How can you use tax time for annual client check-ins?

Here are some tips for turning annual tax filings into annual financial reviews

How can you use tax time for annual client check-ins?

Annual tax time is a great time for advisors to trigger annual financial planning conversations with their clients to ensure that they’re providing the best and fullest service, says one advisor.

“Tax time is an annual reminder that you need to plan for your taxes and file them,” Elke Rubach, founder and Principal of Rubach Wealth, told Wealth Professional. “But, it’s also an opportunity for advisors to sit down with their clients and say, ‘Okay, what else? Let’s look at the whole thing.

“Do you have a plan? Is it still valid?

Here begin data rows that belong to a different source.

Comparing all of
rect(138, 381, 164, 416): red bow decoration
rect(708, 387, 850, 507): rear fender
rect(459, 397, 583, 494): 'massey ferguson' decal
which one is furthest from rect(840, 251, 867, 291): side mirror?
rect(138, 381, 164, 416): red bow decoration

Do you have life insurance, and how does it fit in with your plan? What are you thinking about your money, your wealth, and your career?’ It’s an opportunity to revisit everything and see if these assumptions are still valid or your clients have changed their minds on anything. ‘What’s still important to you? What’s the right asset management diversification? Do you have a tax plan behind this? Do you understand what’s going on?”

Having those discussions allows the advisor to also start working with the client’s accountant or other professional support. It also allows them to talk to both members of a couple, ensuring that they include the women, as well as men, in their discussions and ensure that they have asked all their questions. 

“I want women, in particular, to sit down and look at what’s being proposed,” added Rubach. “Does it make sense to them? Does it resonate? Do they know exactly how it’s all working?”

Rubach, who offers fee-for-service financial planning, said financial advisors need to be less order takers and more advisors servicing their clients, looking for the best rate of return or most efficient tax savings plan, but also at their clients’ financial picture from every angle.

“You need to empower your clients, but also hold them to more accountability. You’re doing much more of a service to your client if you teach them how to be accountable,” she said. “But, it’s also important that you, as a financial advisor, stand your ground and say, ‘no, this doesn’t fly’. You told me this and this was important to you, and this won’t work like that.’”

If clients don’t want to have that discussion, tax time could also be a time for advisors to winnow their client lists so that they continue to be well matched with their clients.   

“We want to normalize the conversation around money and find efficiencies, but also meet their tax advisors and synchronize the whole thing,” said Rubach. “We want to understand everything to ensure that we’re giving them the best advice and helping our clients be accountable.”